New brand to develop EVs on Geely’s SEA platform
Brand created with intent for global expansion
Sister firms Volvo, Polestar and Lynk&Co to also base models on SEA platform
Develop range of EVs based on Geely platform
Zeekr will develop a range of vehicles using Geely’s new electric Sustainable Experience Architecture (SEA) platform, which will also be used for future models from sister firms Volvo, Polestar and Lynk&Co, along with a new model from Smart. Geely, aside from being the parent company to Volvo, Lotus, Lynk&Co, Proton, Terrafugia and LEVC is also a 50 percent shareholder in Mercedes-Benz’ parent company's Smart city car brand.
Deliveries of the first Zeekr vehicles are due to begin in China later this year.
Zeekr, which is known as Ji Ke in China, is intended to “serve growing global demand for premium electric vehicles”. It has committed to launching a new EV every year for the coming five years.
Plans for global expansion
While Zeekr’s initial focus will be on the Chinese market, it will “explore export opportunities to satisfy global market demand for premium electric vehicles”. Our sister publication, Autocar UK, understands that the brand has been created with the specific intent of global expansion as part of Geely’s growth plan.
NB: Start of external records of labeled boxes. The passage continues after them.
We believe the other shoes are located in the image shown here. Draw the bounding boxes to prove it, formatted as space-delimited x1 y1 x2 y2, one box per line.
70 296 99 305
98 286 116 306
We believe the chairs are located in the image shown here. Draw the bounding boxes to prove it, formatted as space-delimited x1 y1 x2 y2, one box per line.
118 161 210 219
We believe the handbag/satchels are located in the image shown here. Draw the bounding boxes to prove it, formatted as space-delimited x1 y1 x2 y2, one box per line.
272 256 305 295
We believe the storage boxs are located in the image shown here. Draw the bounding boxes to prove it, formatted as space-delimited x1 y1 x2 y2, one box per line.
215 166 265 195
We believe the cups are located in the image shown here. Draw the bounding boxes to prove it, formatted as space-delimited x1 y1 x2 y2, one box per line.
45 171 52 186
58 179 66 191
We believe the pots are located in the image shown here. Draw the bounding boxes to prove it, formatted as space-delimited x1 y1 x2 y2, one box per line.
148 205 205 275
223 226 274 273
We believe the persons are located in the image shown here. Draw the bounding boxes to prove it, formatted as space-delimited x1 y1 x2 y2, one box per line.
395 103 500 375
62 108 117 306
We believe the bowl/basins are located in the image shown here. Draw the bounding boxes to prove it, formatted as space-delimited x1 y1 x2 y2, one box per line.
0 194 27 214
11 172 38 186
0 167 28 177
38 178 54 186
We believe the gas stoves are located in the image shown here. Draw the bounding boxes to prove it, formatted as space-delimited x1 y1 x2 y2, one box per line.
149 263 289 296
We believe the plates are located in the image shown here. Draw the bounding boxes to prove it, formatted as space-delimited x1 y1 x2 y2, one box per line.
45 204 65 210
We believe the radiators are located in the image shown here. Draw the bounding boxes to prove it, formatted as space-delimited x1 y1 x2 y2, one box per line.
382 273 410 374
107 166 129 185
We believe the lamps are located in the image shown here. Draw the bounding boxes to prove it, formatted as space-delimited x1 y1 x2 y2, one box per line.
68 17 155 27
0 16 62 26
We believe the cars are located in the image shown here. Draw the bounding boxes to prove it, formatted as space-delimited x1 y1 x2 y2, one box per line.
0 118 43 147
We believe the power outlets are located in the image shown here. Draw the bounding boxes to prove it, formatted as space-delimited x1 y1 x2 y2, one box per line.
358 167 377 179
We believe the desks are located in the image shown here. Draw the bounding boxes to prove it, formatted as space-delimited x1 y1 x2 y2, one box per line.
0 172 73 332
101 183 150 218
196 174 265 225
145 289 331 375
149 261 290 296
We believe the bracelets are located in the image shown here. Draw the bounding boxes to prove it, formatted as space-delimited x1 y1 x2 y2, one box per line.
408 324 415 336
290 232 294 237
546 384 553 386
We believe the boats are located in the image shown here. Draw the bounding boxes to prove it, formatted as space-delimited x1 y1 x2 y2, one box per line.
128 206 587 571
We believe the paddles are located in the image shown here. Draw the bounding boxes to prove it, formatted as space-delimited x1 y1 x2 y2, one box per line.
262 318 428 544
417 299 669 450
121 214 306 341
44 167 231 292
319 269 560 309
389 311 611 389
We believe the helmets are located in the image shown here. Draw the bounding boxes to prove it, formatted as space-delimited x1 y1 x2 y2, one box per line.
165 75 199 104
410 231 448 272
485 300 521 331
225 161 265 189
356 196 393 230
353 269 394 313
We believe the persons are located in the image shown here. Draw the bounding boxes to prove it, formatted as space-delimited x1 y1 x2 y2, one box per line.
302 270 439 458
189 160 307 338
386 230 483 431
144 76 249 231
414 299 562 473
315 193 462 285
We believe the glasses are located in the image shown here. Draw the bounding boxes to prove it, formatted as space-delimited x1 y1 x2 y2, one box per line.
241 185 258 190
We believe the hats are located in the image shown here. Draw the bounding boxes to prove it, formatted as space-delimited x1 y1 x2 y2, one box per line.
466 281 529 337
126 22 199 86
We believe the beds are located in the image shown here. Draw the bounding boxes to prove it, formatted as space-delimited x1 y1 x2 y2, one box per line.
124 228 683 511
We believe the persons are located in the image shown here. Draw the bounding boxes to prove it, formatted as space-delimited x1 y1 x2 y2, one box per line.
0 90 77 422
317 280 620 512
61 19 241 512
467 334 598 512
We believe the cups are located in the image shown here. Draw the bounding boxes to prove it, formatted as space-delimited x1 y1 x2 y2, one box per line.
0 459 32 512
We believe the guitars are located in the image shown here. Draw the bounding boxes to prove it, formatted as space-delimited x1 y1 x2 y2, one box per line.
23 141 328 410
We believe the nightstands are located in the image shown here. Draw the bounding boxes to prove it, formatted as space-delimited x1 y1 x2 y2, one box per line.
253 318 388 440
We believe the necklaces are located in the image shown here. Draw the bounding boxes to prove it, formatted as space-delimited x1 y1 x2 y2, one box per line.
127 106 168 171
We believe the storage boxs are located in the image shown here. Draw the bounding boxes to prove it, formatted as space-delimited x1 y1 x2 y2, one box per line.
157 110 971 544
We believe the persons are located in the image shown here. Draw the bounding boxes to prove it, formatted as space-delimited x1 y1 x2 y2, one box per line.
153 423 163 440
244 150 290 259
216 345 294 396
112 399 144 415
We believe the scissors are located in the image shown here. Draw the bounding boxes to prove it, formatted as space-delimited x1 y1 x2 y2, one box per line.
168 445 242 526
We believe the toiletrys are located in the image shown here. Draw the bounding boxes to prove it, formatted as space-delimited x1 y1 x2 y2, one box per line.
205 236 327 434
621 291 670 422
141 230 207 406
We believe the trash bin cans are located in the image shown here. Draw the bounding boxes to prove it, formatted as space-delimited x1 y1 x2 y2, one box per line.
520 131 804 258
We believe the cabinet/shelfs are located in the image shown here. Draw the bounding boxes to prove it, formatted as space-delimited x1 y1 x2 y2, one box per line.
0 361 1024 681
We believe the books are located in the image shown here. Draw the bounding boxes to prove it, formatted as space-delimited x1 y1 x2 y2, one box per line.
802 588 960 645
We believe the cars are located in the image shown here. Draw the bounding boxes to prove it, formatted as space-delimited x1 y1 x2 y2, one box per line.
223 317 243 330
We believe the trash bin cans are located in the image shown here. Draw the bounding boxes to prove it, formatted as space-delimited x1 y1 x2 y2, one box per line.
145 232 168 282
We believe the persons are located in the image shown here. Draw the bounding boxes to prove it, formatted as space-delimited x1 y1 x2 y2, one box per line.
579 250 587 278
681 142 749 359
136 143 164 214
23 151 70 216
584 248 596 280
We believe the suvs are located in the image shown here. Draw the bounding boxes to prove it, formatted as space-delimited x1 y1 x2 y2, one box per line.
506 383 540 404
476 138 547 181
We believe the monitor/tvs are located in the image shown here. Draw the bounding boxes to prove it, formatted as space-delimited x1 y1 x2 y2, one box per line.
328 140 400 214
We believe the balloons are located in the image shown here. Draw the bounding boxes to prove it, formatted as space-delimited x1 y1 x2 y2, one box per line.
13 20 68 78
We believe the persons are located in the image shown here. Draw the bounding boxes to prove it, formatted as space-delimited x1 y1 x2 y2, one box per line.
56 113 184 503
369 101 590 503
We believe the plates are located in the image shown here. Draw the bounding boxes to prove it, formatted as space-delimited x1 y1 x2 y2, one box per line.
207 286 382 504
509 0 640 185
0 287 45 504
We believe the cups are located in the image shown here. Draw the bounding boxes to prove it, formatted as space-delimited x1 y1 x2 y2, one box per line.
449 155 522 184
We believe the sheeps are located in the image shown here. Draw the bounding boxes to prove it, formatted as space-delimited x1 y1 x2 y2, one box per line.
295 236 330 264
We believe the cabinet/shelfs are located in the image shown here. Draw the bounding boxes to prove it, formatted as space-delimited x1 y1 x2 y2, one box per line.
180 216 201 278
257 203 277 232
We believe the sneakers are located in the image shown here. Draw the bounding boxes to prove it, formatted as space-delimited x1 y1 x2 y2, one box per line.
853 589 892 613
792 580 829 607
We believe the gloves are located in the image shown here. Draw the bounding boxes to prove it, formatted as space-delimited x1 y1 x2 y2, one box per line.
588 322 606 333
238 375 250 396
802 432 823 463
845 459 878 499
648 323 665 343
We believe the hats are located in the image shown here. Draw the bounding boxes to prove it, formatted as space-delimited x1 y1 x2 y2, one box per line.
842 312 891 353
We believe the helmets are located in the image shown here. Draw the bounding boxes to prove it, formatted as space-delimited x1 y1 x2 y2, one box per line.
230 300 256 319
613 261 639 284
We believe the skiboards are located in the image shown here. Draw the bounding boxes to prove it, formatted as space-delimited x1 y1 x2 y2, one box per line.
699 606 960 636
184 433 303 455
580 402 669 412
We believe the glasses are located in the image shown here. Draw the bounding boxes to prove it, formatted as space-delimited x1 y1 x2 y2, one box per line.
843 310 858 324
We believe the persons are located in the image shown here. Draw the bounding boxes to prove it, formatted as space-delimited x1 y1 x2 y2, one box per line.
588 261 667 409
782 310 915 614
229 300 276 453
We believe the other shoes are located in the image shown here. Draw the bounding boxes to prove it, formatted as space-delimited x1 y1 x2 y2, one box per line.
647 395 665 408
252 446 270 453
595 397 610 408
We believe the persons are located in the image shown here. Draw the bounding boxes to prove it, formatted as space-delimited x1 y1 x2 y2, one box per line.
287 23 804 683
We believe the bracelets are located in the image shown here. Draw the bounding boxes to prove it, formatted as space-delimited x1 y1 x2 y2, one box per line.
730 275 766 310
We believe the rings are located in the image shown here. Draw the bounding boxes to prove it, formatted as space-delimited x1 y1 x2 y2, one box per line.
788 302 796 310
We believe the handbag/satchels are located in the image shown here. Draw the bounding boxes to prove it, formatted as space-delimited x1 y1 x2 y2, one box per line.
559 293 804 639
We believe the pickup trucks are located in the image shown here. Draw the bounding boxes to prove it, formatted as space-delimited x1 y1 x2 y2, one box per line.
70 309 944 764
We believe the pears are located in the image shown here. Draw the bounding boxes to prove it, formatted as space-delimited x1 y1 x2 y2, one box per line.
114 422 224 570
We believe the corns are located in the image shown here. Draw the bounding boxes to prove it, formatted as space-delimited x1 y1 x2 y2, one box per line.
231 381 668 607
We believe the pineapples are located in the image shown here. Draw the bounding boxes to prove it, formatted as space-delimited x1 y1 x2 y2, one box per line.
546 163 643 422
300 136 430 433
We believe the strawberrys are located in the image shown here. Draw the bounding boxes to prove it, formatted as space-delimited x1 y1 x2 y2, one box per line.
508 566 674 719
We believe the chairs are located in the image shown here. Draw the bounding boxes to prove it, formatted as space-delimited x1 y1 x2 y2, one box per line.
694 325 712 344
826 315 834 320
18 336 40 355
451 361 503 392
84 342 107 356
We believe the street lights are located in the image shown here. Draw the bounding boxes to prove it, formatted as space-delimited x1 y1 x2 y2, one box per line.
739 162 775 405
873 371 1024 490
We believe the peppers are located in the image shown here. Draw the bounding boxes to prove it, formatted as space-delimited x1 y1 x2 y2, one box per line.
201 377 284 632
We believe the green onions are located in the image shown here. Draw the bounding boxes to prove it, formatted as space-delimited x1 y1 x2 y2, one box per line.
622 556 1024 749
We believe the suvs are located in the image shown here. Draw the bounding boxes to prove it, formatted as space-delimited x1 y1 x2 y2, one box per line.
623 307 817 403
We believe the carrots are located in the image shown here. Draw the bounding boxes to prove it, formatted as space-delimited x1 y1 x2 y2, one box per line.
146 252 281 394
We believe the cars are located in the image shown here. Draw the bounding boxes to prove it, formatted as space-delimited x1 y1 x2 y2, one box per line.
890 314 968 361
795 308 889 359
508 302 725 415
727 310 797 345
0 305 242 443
It will also be given a focus on innovation and is aiming to develop an EV ‘ecosystem’ offering an innovative approach to sales and servicing.
Geely remains best-selling manufacturer in home market
Geely has also released its 2020 sales results. The Geely brand sold 1.3 million cars in China during the year, making it the best-selling brand in the world's biggest new-car market for the fourth consecutive year. It also sold nearly 73,000 cars elsewhere, a year-on-year increase of around 25 percent.
Premium brand Lynk&Co sold more than 1,75,000 cars, up 37 percent from 2019. The firm is currently expanding into a number of European countries.